Mary admits that "over the past few years" she has been more attracted to "realistic love songs" such as Shine "rather than sugary ones" partly because she herself has come through what she describes as "a rough period". Particularly around the time of her fortieth birthday.
"I had some very low, black days, a bad year, mentally," she muses. "I was down, thinking, `out of my thirties, God, now I'm old.' Not all the time, just now and then. And I definitely didn't go round foisting this on people. But then again, to go back to what we were talking about earlier, I am only beginning to be comfortable talking about such things, now."
So, is Mary Black a heroin addict? "No!" she responds, smiling. The reply to the question of whether or not she is a heavy drinker, however, comes a little more slowly. And the smile disappears. "Well, I like a few jars and I used to be a much heavier drinker than I am now," she admits. "And I often thought I shouldn't be drinking as much as I did, but I really don't think I'm an alcoholic. Though maybe if I said I was, or that I used heroin, that'd definitely get me onto things like the Dave Fanning show! That'd be more 'rock 'n' roll' wouldn't it?"
Point taken. So if she could suggest one or two new tracks to those who might regard her Shine as "the same old, boring crap Mary Black's been doing for years" which songs would Mary choose? "The title track, Nobody Lives Without Love and, probably because I'm drawn to the darker, deeper songs, something like By The Hour which Joe describes as `the dirge'! she responds. "But no matter who in Ireland might regard me as `boring' the point is that I've never released an album before this that's generated so much excitement, worldwide. And it got four stars in Q, whereas Circus only got two! "

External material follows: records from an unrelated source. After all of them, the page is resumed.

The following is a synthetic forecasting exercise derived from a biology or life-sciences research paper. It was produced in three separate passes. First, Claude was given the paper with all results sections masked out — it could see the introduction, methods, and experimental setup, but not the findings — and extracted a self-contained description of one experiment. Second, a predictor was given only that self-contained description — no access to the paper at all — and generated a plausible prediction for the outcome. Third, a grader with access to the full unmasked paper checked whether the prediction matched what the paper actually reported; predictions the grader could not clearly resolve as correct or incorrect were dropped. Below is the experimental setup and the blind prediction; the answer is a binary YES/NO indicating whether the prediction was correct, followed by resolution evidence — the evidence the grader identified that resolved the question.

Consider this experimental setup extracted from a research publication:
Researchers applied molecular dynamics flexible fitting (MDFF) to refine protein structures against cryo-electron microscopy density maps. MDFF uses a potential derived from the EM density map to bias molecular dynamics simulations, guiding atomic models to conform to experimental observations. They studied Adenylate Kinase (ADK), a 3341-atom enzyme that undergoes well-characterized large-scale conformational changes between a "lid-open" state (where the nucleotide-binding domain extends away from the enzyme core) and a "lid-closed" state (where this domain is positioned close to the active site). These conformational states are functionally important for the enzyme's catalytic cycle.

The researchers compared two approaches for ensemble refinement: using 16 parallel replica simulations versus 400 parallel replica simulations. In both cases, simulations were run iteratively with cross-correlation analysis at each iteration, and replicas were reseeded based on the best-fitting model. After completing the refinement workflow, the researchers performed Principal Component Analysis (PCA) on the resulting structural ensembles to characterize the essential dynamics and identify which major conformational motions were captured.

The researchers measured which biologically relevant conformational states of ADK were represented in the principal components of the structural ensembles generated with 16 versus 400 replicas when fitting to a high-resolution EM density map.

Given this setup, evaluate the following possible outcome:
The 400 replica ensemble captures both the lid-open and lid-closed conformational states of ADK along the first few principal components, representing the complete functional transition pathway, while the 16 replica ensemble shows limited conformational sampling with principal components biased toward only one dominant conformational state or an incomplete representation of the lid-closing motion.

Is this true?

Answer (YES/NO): YES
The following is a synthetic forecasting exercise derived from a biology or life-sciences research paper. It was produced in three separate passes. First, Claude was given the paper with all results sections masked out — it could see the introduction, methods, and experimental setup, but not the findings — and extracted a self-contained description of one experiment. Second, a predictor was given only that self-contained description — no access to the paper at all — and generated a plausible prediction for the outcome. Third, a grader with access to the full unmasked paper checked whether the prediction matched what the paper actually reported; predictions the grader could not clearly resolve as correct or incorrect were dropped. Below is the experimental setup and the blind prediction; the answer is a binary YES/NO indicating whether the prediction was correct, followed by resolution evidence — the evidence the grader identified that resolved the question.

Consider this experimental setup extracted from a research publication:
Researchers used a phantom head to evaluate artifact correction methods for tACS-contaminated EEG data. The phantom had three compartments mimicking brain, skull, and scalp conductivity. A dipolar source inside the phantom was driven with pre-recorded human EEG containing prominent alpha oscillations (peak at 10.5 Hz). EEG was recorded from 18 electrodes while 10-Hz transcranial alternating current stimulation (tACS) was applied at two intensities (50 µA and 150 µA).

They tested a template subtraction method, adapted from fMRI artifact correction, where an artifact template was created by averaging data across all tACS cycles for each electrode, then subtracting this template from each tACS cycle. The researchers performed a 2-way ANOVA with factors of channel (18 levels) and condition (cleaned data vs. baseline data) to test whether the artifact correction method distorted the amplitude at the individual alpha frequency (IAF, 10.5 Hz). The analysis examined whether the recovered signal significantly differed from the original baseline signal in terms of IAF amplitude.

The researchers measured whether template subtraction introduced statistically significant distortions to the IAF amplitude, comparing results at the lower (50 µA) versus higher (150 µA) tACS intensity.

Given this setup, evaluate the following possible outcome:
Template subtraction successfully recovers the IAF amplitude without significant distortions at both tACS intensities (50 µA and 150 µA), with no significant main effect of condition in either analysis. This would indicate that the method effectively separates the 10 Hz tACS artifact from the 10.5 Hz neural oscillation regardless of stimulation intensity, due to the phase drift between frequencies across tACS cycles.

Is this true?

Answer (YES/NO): NO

- Past: Dubliner, born in 1955, part of that legendary musical institution The Black Family, with whom Mary has recorded. Also was part of De Dannan before going solo teaming up with producer Declan Sinnott and recording seven of the most successful albums in Irish pop history. These include Without The Fanfare, By The Time It Gets Dark and No Frontiers. Consistently voted Best Female Artist by IRMA for most of the past decade.
- Present: New single, One And Only, new album, Shine, released March 17th. Irish tour May 2nd-27th includes three nights at the Point: May 9th, 10th, 11th.